### [WRITTEN REQUEST]
In your copy, repeat the records exactly and leave out the pictures.

Scene-based spatial questions:
***
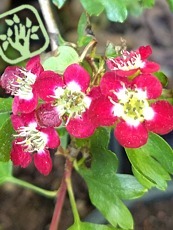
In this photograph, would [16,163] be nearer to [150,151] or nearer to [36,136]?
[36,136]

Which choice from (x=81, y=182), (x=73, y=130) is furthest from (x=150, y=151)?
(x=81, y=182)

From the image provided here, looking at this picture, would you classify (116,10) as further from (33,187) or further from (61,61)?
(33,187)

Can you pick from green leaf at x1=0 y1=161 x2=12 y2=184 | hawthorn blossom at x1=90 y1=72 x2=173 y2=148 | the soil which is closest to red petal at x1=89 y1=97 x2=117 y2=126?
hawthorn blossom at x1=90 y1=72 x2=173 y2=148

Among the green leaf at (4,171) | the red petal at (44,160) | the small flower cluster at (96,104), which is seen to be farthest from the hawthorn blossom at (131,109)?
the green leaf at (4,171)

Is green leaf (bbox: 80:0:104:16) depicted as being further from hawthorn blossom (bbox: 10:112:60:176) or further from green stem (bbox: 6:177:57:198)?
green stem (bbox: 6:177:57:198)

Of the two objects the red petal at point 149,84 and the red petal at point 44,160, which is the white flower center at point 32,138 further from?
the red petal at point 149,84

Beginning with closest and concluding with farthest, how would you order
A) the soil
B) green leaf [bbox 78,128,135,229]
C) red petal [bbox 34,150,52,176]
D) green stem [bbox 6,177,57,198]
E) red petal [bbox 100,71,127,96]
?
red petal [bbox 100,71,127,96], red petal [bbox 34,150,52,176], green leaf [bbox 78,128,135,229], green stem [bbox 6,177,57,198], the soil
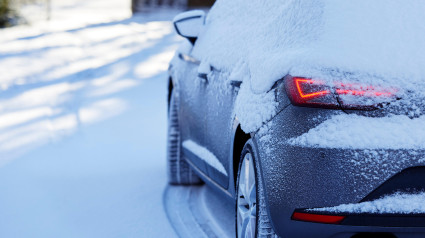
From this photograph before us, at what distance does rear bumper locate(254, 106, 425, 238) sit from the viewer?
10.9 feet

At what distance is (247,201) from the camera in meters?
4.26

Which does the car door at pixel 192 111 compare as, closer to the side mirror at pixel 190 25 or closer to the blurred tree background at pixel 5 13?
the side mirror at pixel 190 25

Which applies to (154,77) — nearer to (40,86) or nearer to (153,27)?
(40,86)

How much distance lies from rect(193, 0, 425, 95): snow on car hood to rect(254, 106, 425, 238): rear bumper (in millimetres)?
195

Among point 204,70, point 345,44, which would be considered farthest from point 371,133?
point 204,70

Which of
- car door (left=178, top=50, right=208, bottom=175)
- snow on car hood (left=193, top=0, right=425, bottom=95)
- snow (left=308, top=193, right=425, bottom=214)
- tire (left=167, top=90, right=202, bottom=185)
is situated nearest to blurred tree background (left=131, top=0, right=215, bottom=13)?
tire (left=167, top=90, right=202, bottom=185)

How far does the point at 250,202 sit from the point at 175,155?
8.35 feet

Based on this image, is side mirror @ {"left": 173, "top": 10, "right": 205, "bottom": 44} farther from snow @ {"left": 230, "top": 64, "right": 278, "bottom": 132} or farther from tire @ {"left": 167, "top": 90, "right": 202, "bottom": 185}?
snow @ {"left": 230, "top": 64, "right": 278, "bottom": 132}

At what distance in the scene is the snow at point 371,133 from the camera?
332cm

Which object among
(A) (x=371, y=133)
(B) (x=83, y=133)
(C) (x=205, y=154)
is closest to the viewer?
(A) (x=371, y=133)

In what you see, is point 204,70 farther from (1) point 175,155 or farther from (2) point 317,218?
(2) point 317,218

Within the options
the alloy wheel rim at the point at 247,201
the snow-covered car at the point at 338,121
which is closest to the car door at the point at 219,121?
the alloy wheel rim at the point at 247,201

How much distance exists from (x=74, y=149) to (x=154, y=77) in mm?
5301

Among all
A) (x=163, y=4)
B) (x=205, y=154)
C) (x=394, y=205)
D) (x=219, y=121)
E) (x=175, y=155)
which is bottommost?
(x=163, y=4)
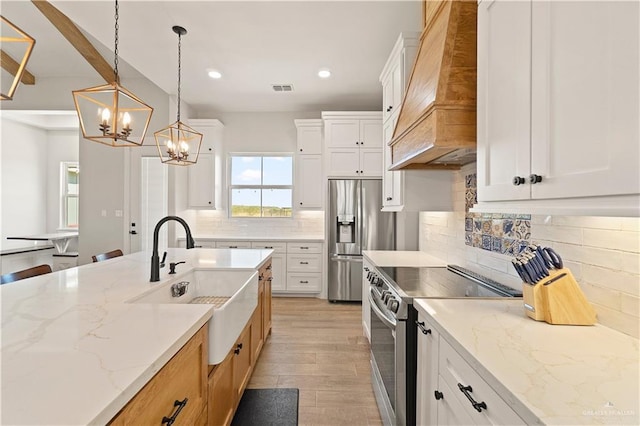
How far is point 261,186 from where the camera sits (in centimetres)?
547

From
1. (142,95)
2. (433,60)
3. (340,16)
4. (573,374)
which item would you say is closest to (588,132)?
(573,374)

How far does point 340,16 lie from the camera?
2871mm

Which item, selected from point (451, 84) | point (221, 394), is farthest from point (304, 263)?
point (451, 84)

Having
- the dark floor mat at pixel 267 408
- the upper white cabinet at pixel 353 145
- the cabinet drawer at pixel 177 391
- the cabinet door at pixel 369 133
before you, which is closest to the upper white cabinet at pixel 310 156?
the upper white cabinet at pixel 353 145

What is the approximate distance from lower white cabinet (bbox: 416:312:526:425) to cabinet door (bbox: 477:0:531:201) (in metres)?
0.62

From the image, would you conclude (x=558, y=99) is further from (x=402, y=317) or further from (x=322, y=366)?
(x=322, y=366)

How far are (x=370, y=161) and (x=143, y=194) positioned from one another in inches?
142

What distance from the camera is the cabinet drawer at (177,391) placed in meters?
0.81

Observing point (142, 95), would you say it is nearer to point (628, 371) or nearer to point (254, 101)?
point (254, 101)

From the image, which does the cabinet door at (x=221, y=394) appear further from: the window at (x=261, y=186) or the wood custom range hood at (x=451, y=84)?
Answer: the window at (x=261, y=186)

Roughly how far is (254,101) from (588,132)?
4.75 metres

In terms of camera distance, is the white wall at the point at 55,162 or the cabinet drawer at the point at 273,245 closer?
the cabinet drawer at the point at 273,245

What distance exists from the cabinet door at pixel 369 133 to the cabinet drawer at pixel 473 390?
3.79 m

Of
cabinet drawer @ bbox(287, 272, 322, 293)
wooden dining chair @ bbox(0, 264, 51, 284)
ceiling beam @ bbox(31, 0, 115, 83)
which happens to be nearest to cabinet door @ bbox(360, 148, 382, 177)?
***
### [THE RESPONSE]
In this photograph, would [16,163] be nearer to [150,151] or nearer to [36,136]?
[36,136]

Which choice from (x=81, y=182), (x=73, y=130) is furthest from (x=150, y=151)?
(x=81, y=182)

From the image provided here, looking at this picture, would you classify (116,10) as further from (33,187) or further from (61,61)?
(33,187)

Can you pick from green leaf at x1=0 y1=161 x2=12 y2=184 | hawthorn blossom at x1=90 y1=72 x2=173 y2=148 | the soil which is closest to red petal at x1=89 y1=97 x2=117 y2=126?
hawthorn blossom at x1=90 y1=72 x2=173 y2=148

Among the green leaf at (4,171) | the red petal at (44,160) | the small flower cluster at (96,104), which is seen to be farthest from the hawthorn blossom at (131,109)?
the green leaf at (4,171)

Is green leaf (bbox: 80:0:104:16) depicted as being further from hawthorn blossom (bbox: 10:112:60:176) or further from green stem (bbox: 6:177:57:198)?
green stem (bbox: 6:177:57:198)

Of the two objects the red petal at point 149,84 and the red petal at point 44,160, which is the white flower center at point 32,138 further from?
the red petal at point 149,84

Beginning with closest and concluding with farthest, how would you order
A) the soil
B) green leaf [bbox 78,128,135,229]
C) red petal [bbox 34,150,52,176]
D) green stem [bbox 6,177,57,198]
E) red petal [bbox 100,71,127,96]
?
red petal [bbox 100,71,127,96], red petal [bbox 34,150,52,176], green leaf [bbox 78,128,135,229], green stem [bbox 6,177,57,198], the soil
From this photograph before us, at what distance does rear bumper locate(254, 106, 425, 238) sit from the viewer?
10.9 feet

At what distance is (247,201) from the camera in meters?
4.26

Which does the car door at pixel 192 111 compare as, closer to the side mirror at pixel 190 25 or closer to the blurred tree background at pixel 5 13?
the side mirror at pixel 190 25

Which applies to (154,77) — nearer to (40,86) or nearer to (153,27)?
(40,86)

How much distance lies from rect(193, 0, 425, 95): snow on car hood to rect(254, 106, 425, 238): rear bumper (in millimetres)?
195

Among point 204,70, point 345,44, which would be considered farthest from point 371,133?
point 204,70

Which of
- car door (left=178, top=50, right=208, bottom=175)
- snow on car hood (left=193, top=0, right=425, bottom=95)
- snow (left=308, top=193, right=425, bottom=214)
- tire (left=167, top=90, right=202, bottom=185)
is situated nearest to blurred tree background (left=131, top=0, right=215, bottom=13)?
tire (left=167, top=90, right=202, bottom=185)

How far does the point at 250,202 sit from the point at 175,155?
8.35 feet

Based on this image, is side mirror @ {"left": 173, "top": 10, "right": 205, "bottom": 44} farther from snow @ {"left": 230, "top": 64, "right": 278, "bottom": 132} or farther from tire @ {"left": 167, "top": 90, "right": 202, "bottom": 185}?
snow @ {"left": 230, "top": 64, "right": 278, "bottom": 132}

At what distance in the scene is the snow at point 371,133 from the camera?
332cm

Which object among
(A) (x=371, y=133)
(B) (x=83, y=133)
(C) (x=205, y=154)
is closest to the viewer?
(A) (x=371, y=133)

In what you see, is point 204,70 farther from (1) point 175,155 or farther from (2) point 317,218?
(2) point 317,218

Within the options
the alloy wheel rim at the point at 247,201
the snow-covered car at the point at 338,121
which is closest to the car door at the point at 219,121?
the alloy wheel rim at the point at 247,201

How much distance exists from (x=74, y=149) to (x=154, y=77) in mm?
5301

Among all
A) (x=163, y=4)
B) (x=205, y=154)
C) (x=394, y=205)
D) (x=219, y=121)
E) (x=175, y=155)
which is bottommost?
(x=163, y=4)
How far is point 261,186 from where the camera sits (in centimetres)?
547

From
1. (142,95)
2. (433,60)
3. (340,16)
4. (573,374)
which item would you say is closest to (588,132)?
(573,374)

How far does point 340,16 lie from the camera?
2871mm

Which item, selected from point (451, 84) | point (221, 394), is farthest from point (304, 263)?
point (451, 84)

Having
- the dark floor mat at pixel 267 408
- the upper white cabinet at pixel 353 145
- the cabinet drawer at pixel 177 391
- the cabinet door at pixel 369 133
before you, which is closest to the upper white cabinet at pixel 310 156?
the upper white cabinet at pixel 353 145

What is the approximate distance from lower white cabinet (bbox: 416:312:526:425) to cabinet door (bbox: 477:0:531:201) (in metres)?
0.62

From the image, would you conclude (x=558, y=99) is further from (x=402, y=317) or further from (x=322, y=366)?
(x=322, y=366)

How far are (x=370, y=161) and (x=143, y=194) positioned from one another in inches?
142

What distance from the camera is the cabinet drawer at (177,391) placed in meters?
0.81

Observing point (142, 95), would you say it is nearer to point (628, 371) or nearer to point (254, 101)?
point (254, 101)

From the image, which does the cabinet door at (x=221, y=394) appear further from: the window at (x=261, y=186) or the wood custom range hood at (x=451, y=84)?
Answer: the window at (x=261, y=186)

Roughly how far is (254,101) from (588,132)?
4.75 metres

In terms of camera distance, is the white wall at the point at 55,162 or the cabinet drawer at the point at 273,245 closer?
the cabinet drawer at the point at 273,245

What distance exists from the cabinet door at pixel 369 133 to the cabinet drawer at pixel 473 390?
3.79 m

Of
cabinet drawer @ bbox(287, 272, 322, 293)
wooden dining chair @ bbox(0, 264, 51, 284)
ceiling beam @ bbox(31, 0, 115, 83)
which happens to be nearest to cabinet door @ bbox(360, 148, 382, 177)?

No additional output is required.